(Web page caption snippets)
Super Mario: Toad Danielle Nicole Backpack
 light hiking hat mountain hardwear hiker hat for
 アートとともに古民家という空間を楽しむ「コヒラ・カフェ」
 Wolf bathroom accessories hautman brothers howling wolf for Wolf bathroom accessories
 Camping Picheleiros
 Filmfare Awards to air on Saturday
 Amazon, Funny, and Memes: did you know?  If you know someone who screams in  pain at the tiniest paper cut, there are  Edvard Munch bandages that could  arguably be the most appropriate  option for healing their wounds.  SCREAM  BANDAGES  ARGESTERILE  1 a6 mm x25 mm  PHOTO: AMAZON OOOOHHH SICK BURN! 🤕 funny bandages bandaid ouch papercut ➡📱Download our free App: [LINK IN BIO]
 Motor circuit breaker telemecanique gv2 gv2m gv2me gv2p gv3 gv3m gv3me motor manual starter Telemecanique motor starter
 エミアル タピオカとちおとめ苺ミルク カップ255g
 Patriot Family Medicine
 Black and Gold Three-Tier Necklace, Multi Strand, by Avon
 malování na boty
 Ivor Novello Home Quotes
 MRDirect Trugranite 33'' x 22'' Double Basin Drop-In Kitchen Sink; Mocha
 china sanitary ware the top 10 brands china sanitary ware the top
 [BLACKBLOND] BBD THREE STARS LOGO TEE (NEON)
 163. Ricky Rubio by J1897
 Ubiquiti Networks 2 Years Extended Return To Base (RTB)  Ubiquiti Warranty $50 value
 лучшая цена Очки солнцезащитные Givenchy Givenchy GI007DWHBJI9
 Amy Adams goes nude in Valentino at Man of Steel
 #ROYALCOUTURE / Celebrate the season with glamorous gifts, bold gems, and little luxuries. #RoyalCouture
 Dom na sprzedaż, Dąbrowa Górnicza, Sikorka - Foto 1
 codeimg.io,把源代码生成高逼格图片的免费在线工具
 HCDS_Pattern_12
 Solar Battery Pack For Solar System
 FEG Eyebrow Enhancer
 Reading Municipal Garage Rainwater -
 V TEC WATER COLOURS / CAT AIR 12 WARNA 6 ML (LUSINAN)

◆ **What is expected**: Beginning at the line with "codeimg.io,把源代码生成高逼格图片的免费在线工具" and ending at the last line of the entries, print every line exactly.

◆ **Task result**:
 codeimg.io,把源代码生成高逼格图片的免费在线工具
 HCDS_Pattern_12
 Solar Battery Pack For Solar System
 FEG Eyebrow Enhancer
 Reading Municipal Garage Rainwater -
 V TEC WATER COLOURS / CAT AIR 12 WARNA 6 ML (LUSINAN)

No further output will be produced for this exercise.